His first major critical work, The Spirit of Romance, was, Pound said, an attempt to examine "certain forces, elements or qualities which were potent in the medieval literature of the Latin tongues, and are, I believe, still potent in our own." The writers he discussed turn up again and again in his later writings: Dante, Cavalcanti, and Villon, for example. Pound contributed scores of reviews and critical articles to various periodicals such as the New Age, the Egoist, the Little Review and Poetry, where he articulated his aesthetic principles and indicated his literary, artistic, and musical preferences, thus offering information helpful for interpreting his poetry. In his introduction to the Literary Essays of Ezra Pound, T. S. Eliot noted, "It is necessary to read Pound's poetry to understand his criticism, and to read his criticism to understand his poetry." His criticism is important in its own right; as David Perkins pointed out in A History of Modern Poetry, "During a crucial decade in the history of modern literature, approximately 1912-1922, Pound was the most influential and in some ways the best critic of poetry in England or America." Eliot stated in his introduction to Pound's Literary Essays that Pound's literary criticism was "the most important contemporary criticism of its kind. He forced upon our attention not only individual authors, but whole areas of poetry, which no future criticism can afford to ignore."

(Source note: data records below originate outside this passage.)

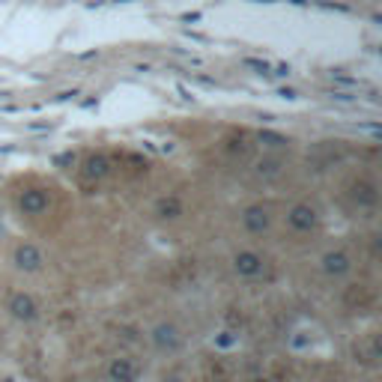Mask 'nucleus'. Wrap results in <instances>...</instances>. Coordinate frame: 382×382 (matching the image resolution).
Returning a JSON list of instances; mask_svg holds the SVG:
<instances>
[{
  "instance_id": "nucleus-1",
  "label": "nucleus",
  "mask_w": 382,
  "mask_h": 382,
  "mask_svg": "<svg viewBox=\"0 0 382 382\" xmlns=\"http://www.w3.org/2000/svg\"><path fill=\"white\" fill-rule=\"evenodd\" d=\"M12 263H16V269L21 272H39L45 266V254L33 245V242H21V245L12 251Z\"/></svg>"
},
{
  "instance_id": "nucleus-2",
  "label": "nucleus",
  "mask_w": 382,
  "mask_h": 382,
  "mask_svg": "<svg viewBox=\"0 0 382 382\" xmlns=\"http://www.w3.org/2000/svg\"><path fill=\"white\" fill-rule=\"evenodd\" d=\"M6 311L21 323H33L36 316H39V304H36V299L30 296V292H12L9 302H6Z\"/></svg>"
},
{
  "instance_id": "nucleus-3",
  "label": "nucleus",
  "mask_w": 382,
  "mask_h": 382,
  "mask_svg": "<svg viewBox=\"0 0 382 382\" xmlns=\"http://www.w3.org/2000/svg\"><path fill=\"white\" fill-rule=\"evenodd\" d=\"M316 221H320V215H316V209L311 207V203H296V207H290V212H287V224L299 233L314 230Z\"/></svg>"
},
{
  "instance_id": "nucleus-4",
  "label": "nucleus",
  "mask_w": 382,
  "mask_h": 382,
  "mask_svg": "<svg viewBox=\"0 0 382 382\" xmlns=\"http://www.w3.org/2000/svg\"><path fill=\"white\" fill-rule=\"evenodd\" d=\"M320 263H323V272H326L328 278H343V275L352 269V257H350L347 251H340V248L326 251Z\"/></svg>"
},
{
  "instance_id": "nucleus-5",
  "label": "nucleus",
  "mask_w": 382,
  "mask_h": 382,
  "mask_svg": "<svg viewBox=\"0 0 382 382\" xmlns=\"http://www.w3.org/2000/svg\"><path fill=\"white\" fill-rule=\"evenodd\" d=\"M152 343H156L161 352H176L183 343L180 328H176L173 323H159L156 328H152Z\"/></svg>"
},
{
  "instance_id": "nucleus-6",
  "label": "nucleus",
  "mask_w": 382,
  "mask_h": 382,
  "mask_svg": "<svg viewBox=\"0 0 382 382\" xmlns=\"http://www.w3.org/2000/svg\"><path fill=\"white\" fill-rule=\"evenodd\" d=\"M242 224H245V230H251V233H266L272 227V215L266 207L254 203V207H245V212H242Z\"/></svg>"
},
{
  "instance_id": "nucleus-7",
  "label": "nucleus",
  "mask_w": 382,
  "mask_h": 382,
  "mask_svg": "<svg viewBox=\"0 0 382 382\" xmlns=\"http://www.w3.org/2000/svg\"><path fill=\"white\" fill-rule=\"evenodd\" d=\"M233 269L239 278H257L263 272V257L257 251H239L233 257Z\"/></svg>"
},
{
  "instance_id": "nucleus-8",
  "label": "nucleus",
  "mask_w": 382,
  "mask_h": 382,
  "mask_svg": "<svg viewBox=\"0 0 382 382\" xmlns=\"http://www.w3.org/2000/svg\"><path fill=\"white\" fill-rule=\"evenodd\" d=\"M48 203H51L48 191H42V188H27V191L21 195L18 207H21L24 215H42V212L48 209Z\"/></svg>"
},
{
  "instance_id": "nucleus-9",
  "label": "nucleus",
  "mask_w": 382,
  "mask_h": 382,
  "mask_svg": "<svg viewBox=\"0 0 382 382\" xmlns=\"http://www.w3.org/2000/svg\"><path fill=\"white\" fill-rule=\"evenodd\" d=\"M350 197L359 203V207H376V200H379V191L371 180H355L350 185Z\"/></svg>"
},
{
  "instance_id": "nucleus-10",
  "label": "nucleus",
  "mask_w": 382,
  "mask_h": 382,
  "mask_svg": "<svg viewBox=\"0 0 382 382\" xmlns=\"http://www.w3.org/2000/svg\"><path fill=\"white\" fill-rule=\"evenodd\" d=\"M156 215L161 221H176L183 215V200L176 195H164L156 200Z\"/></svg>"
},
{
  "instance_id": "nucleus-11",
  "label": "nucleus",
  "mask_w": 382,
  "mask_h": 382,
  "mask_svg": "<svg viewBox=\"0 0 382 382\" xmlns=\"http://www.w3.org/2000/svg\"><path fill=\"white\" fill-rule=\"evenodd\" d=\"M108 374H111L113 382H135L137 367H135L132 359H113L111 367H108Z\"/></svg>"
},
{
  "instance_id": "nucleus-12",
  "label": "nucleus",
  "mask_w": 382,
  "mask_h": 382,
  "mask_svg": "<svg viewBox=\"0 0 382 382\" xmlns=\"http://www.w3.org/2000/svg\"><path fill=\"white\" fill-rule=\"evenodd\" d=\"M111 173V161L105 156H90L84 161V176L87 180H101V176Z\"/></svg>"
},
{
  "instance_id": "nucleus-13",
  "label": "nucleus",
  "mask_w": 382,
  "mask_h": 382,
  "mask_svg": "<svg viewBox=\"0 0 382 382\" xmlns=\"http://www.w3.org/2000/svg\"><path fill=\"white\" fill-rule=\"evenodd\" d=\"M281 168H284L281 156H269V159H260L257 161V173L266 176V180H269V176H278V173H281Z\"/></svg>"
},
{
  "instance_id": "nucleus-14",
  "label": "nucleus",
  "mask_w": 382,
  "mask_h": 382,
  "mask_svg": "<svg viewBox=\"0 0 382 382\" xmlns=\"http://www.w3.org/2000/svg\"><path fill=\"white\" fill-rule=\"evenodd\" d=\"M260 144L266 149H284L290 141H287L284 135H278V132H260Z\"/></svg>"
},
{
  "instance_id": "nucleus-15",
  "label": "nucleus",
  "mask_w": 382,
  "mask_h": 382,
  "mask_svg": "<svg viewBox=\"0 0 382 382\" xmlns=\"http://www.w3.org/2000/svg\"><path fill=\"white\" fill-rule=\"evenodd\" d=\"M245 66H251V69H260V72H269V63H260V60H245Z\"/></svg>"
},
{
  "instance_id": "nucleus-16",
  "label": "nucleus",
  "mask_w": 382,
  "mask_h": 382,
  "mask_svg": "<svg viewBox=\"0 0 382 382\" xmlns=\"http://www.w3.org/2000/svg\"><path fill=\"white\" fill-rule=\"evenodd\" d=\"M168 382H183V379H176V376H173V379H168Z\"/></svg>"
},
{
  "instance_id": "nucleus-17",
  "label": "nucleus",
  "mask_w": 382,
  "mask_h": 382,
  "mask_svg": "<svg viewBox=\"0 0 382 382\" xmlns=\"http://www.w3.org/2000/svg\"><path fill=\"white\" fill-rule=\"evenodd\" d=\"M257 382H269V379H257Z\"/></svg>"
}]
</instances>
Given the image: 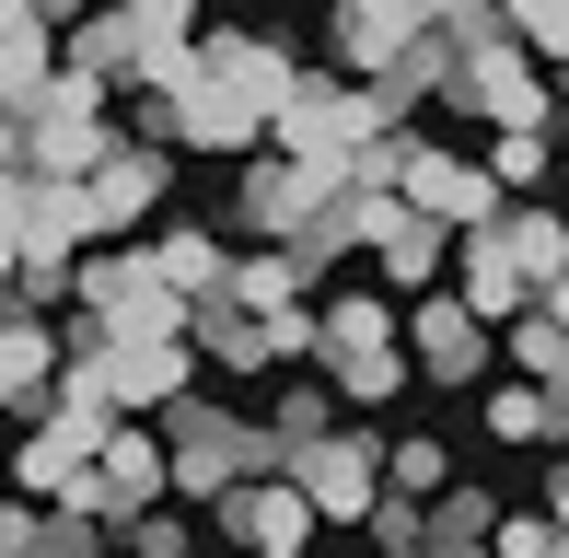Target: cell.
<instances>
[{
	"mask_svg": "<svg viewBox=\"0 0 569 558\" xmlns=\"http://www.w3.org/2000/svg\"><path fill=\"white\" fill-rule=\"evenodd\" d=\"M535 315H547L558 338H569V279H547V291H535Z\"/></svg>",
	"mask_w": 569,
	"mask_h": 558,
	"instance_id": "obj_18",
	"label": "cell"
},
{
	"mask_svg": "<svg viewBox=\"0 0 569 558\" xmlns=\"http://www.w3.org/2000/svg\"><path fill=\"white\" fill-rule=\"evenodd\" d=\"M47 396H59V326L0 315V408H47Z\"/></svg>",
	"mask_w": 569,
	"mask_h": 558,
	"instance_id": "obj_12",
	"label": "cell"
},
{
	"mask_svg": "<svg viewBox=\"0 0 569 558\" xmlns=\"http://www.w3.org/2000/svg\"><path fill=\"white\" fill-rule=\"evenodd\" d=\"M163 500H174V489H163V442H151V419H117L106 442H93V489H82V512L128 536V524L163 512Z\"/></svg>",
	"mask_w": 569,
	"mask_h": 558,
	"instance_id": "obj_6",
	"label": "cell"
},
{
	"mask_svg": "<svg viewBox=\"0 0 569 558\" xmlns=\"http://www.w3.org/2000/svg\"><path fill=\"white\" fill-rule=\"evenodd\" d=\"M326 198H338L326 175L279 163V151H244V175H232V233H256V245H302Z\"/></svg>",
	"mask_w": 569,
	"mask_h": 558,
	"instance_id": "obj_5",
	"label": "cell"
},
{
	"mask_svg": "<svg viewBox=\"0 0 569 558\" xmlns=\"http://www.w3.org/2000/svg\"><path fill=\"white\" fill-rule=\"evenodd\" d=\"M383 489H396L407 512H430V500L453 489V442H430V430H407V442H383Z\"/></svg>",
	"mask_w": 569,
	"mask_h": 558,
	"instance_id": "obj_13",
	"label": "cell"
},
{
	"mask_svg": "<svg viewBox=\"0 0 569 558\" xmlns=\"http://www.w3.org/2000/svg\"><path fill=\"white\" fill-rule=\"evenodd\" d=\"M500 47L558 82V70H569V0H523V12H500Z\"/></svg>",
	"mask_w": 569,
	"mask_h": 558,
	"instance_id": "obj_14",
	"label": "cell"
},
{
	"mask_svg": "<svg viewBox=\"0 0 569 558\" xmlns=\"http://www.w3.org/2000/svg\"><path fill=\"white\" fill-rule=\"evenodd\" d=\"M372 361H396V302H383L372 279H338V291L315 302V385L338 396L349 372H372Z\"/></svg>",
	"mask_w": 569,
	"mask_h": 558,
	"instance_id": "obj_4",
	"label": "cell"
},
{
	"mask_svg": "<svg viewBox=\"0 0 569 558\" xmlns=\"http://www.w3.org/2000/svg\"><path fill=\"white\" fill-rule=\"evenodd\" d=\"M558 198H569V163H558Z\"/></svg>",
	"mask_w": 569,
	"mask_h": 558,
	"instance_id": "obj_19",
	"label": "cell"
},
{
	"mask_svg": "<svg viewBox=\"0 0 569 558\" xmlns=\"http://www.w3.org/2000/svg\"><path fill=\"white\" fill-rule=\"evenodd\" d=\"M47 82H59V23L0 0V117H36Z\"/></svg>",
	"mask_w": 569,
	"mask_h": 558,
	"instance_id": "obj_10",
	"label": "cell"
},
{
	"mask_svg": "<svg viewBox=\"0 0 569 558\" xmlns=\"http://www.w3.org/2000/svg\"><path fill=\"white\" fill-rule=\"evenodd\" d=\"M511 372H523L535 396H569V338H558L547 315H523V326H511Z\"/></svg>",
	"mask_w": 569,
	"mask_h": 558,
	"instance_id": "obj_16",
	"label": "cell"
},
{
	"mask_svg": "<svg viewBox=\"0 0 569 558\" xmlns=\"http://www.w3.org/2000/svg\"><path fill=\"white\" fill-rule=\"evenodd\" d=\"M151 442H163V489L174 500H221V489H244V477H268L256 419L244 408H210V396H174Z\"/></svg>",
	"mask_w": 569,
	"mask_h": 558,
	"instance_id": "obj_1",
	"label": "cell"
},
{
	"mask_svg": "<svg viewBox=\"0 0 569 558\" xmlns=\"http://www.w3.org/2000/svg\"><path fill=\"white\" fill-rule=\"evenodd\" d=\"M488 187H500V198H535V187H547V175H558V140H535V129H500V140H488Z\"/></svg>",
	"mask_w": 569,
	"mask_h": 558,
	"instance_id": "obj_15",
	"label": "cell"
},
{
	"mask_svg": "<svg viewBox=\"0 0 569 558\" xmlns=\"http://www.w3.org/2000/svg\"><path fill=\"white\" fill-rule=\"evenodd\" d=\"M453 302H465L477 326H523V315H535V279H523V257L500 245V221H488V233H465V279H453Z\"/></svg>",
	"mask_w": 569,
	"mask_h": 558,
	"instance_id": "obj_9",
	"label": "cell"
},
{
	"mask_svg": "<svg viewBox=\"0 0 569 558\" xmlns=\"http://www.w3.org/2000/svg\"><path fill=\"white\" fill-rule=\"evenodd\" d=\"M163 151H140V140H117L106 151V163H93L82 175V233H128V221H151V210H163Z\"/></svg>",
	"mask_w": 569,
	"mask_h": 558,
	"instance_id": "obj_8",
	"label": "cell"
},
{
	"mask_svg": "<svg viewBox=\"0 0 569 558\" xmlns=\"http://www.w3.org/2000/svg\"><path fill=\"white\" fill-rule=\"evenodd\" d=\"M396 349H407V372H419V385H442V396L500 372V338H488L453 291H419V302H407V315H396Z\"/></svg>",
	"mask_w": 569,
	"mask_h": 558,
	"instance_id": "obj_3",
	"label": "cell"
},
{
	"mask_svg": "<svg viewBox=\"0 0 569 558\" xmlns=\"http://www.w3.org/2000/svg\"><path fill=\"white\" fill-rule=\"evenodd\" d=\"M279 477L302 489V512H315V524H372V512H383V442H372V419H338L315 454H291Z\"/></svg>",
	"mask_w": 569,
	"mask_h": 558,
	"instance_id": "obj_2",
	"label": "cell"
},
{
	"mask_svg": "<svg viewBox=\"0 0 569 558\" xmlns=\"http://www.w3.org/2000/svg\"><path fill=\"white\" fill-rule=\"evenodd\" d=\"M128 558H198V524L187 512H140L128 524Z\"/></svg>",
	"mask_w": 569,
	"mask_h": 558,
	"instance_id": "obj_17",
	"label": "cell"
},
{
	"mask_svg": "<svg viewBox=\"0 0 569 558\" xmlns=\"http://www.w3.org/2000/svg\"><path fill=\"white\" fill-rule=\"evenodd\" d=\"M210 512H221V536L244 547V558H302V547H315V512H302V489H291L279 466L244 477V489H221Z\"/></svg>",
	"mask_w": 569,
	"mask_h": 558,
	"instance_id": "obj_7",
	"label": "cell"
},
{
	"mask_svg": "<svg viewBox=\"0 0 569 558\" xmlns=\"http://www.w3.org/2000/svg\"><path fill=\"white\" fill-rule=\"evenodd\" d=\"M151 279H163L174 302H221V279H232V245L210 233V221H151Z\"/></svg>",
	"mask_w": 569,
	"mask_h": 558,
	"instance_id": "obj_11",
	"label": "cell"
}]
</instances>
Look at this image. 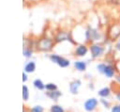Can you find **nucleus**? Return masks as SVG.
Instances as JSON below:
<instances>
[{
	"label": "nucleus",
	"instance_id": "5",
	"mask_svg": "<svg viewBox=\"0 0 120 112\" xmlns=\"http://www.w3.org/2000/svg\"><path fill=\"white\" fill-rule=\"evenodd\" d=\"M99 104V100L97 99L96 97H91L85 100L83 103V109L86 112H95Z\"/></svg>",
	"mask_w": 120,
	"mask_h": 112
},
{
	"label": "nucleus",
	"instance_id": "1",
	"mask_svg": "<svg viewBox=\"0 0 120 112\" xmlns=\"http://www.w3.org/2000/svg\"><path fill=\"white\" fill-rule=\"evenodd\" d=\"M96 69L100 74L104 75L106 78H109V79L113 78L117 73L115 64H112V63L99 62L96 65Z\"/></svg>",
	"mask_w": 120,
	"mask_h": 112
},
{
	"label": "nucleus",
	"instance_id": "23",
	"mask_svg": "<svg viewBox=\"0 0 120 112\" xmlns=\"http://www.w3.org/2000/svg\"><path fill=\"white\" fill-rule=\"evenodd\" d=\"M109 4L114 6V7H120V0H108Z\"/></svg>",
	"mask_w": 120,
	"mask_h": 112
},
{
	"label": "nucleus",
	"instance_id": "16",
	"mask_svg": "<svg viewBox=\"0 0 120 112\" xmlns=\"http://www.w3.org/2000/svg\"><path fill=\"white\" fill-rule=\"evenodd\" d=\"M50 112H65V109H64V107L62 105L55 104H52L51 106Z\"/></svg>",
	"mask_w": 120,
	"mask_h": 112
},
{
	"label": "nucleus",
	"instance_id": "4",
	"mask_svg": "<svg viewBox=\"0 0 120 112\" xmlns=\"http://www.w3.org/2000/svg\"><path fill=\"white\" fill-rule=\"evenodd\" d=\"M89 51L91 54V57L93 59H98L102 57L106 52V46L104 42H94L90 43Z\"/></svg>",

Around 1912 Pound helped to create the movement he called "Imagisme," which marked the end of his early poetic style. In remarks first recorded in the March, 1913 Poetry and later collected in his Literary Essays as "A Retrospect," Pound explained his new literary direction. Imagism combined the creation of an "image"—what he defined as "an intellectual and emotional complex in an instant of time" or an "interpretative metaphor"—with rigorous requirements for writing. About these requirements, Pound was concise but insistent: "1) Direct treatment of the 'thing' whether subjective or objective 2) To use absolutely no word that did not contribute to the presentation 3) As regarding rhythm: to compose in sequence of the musical phrase, not in sequence of a metronome." These criteria meant 1) To carefully observe and describe phenomena, whether emotions, sensations, or concrete entities, and to avoid vague generalities or abstractions. Pound wanted "explicit rendering, be it of external nature or of emotion," and proclaimed "a strong disbelief in abstract and general statement as a means of conveying one's thought to others." 2) To avoid poetic diction in favor of the spoken language and to condense content, expressing it as concisely and precisely as possible. 3) To reject conventional metrical forms in favor of individualized cadence. Each poem, Pound declared, should have a rhythm "which corresponds exactly to the emotion or shade of emotion to be expressed.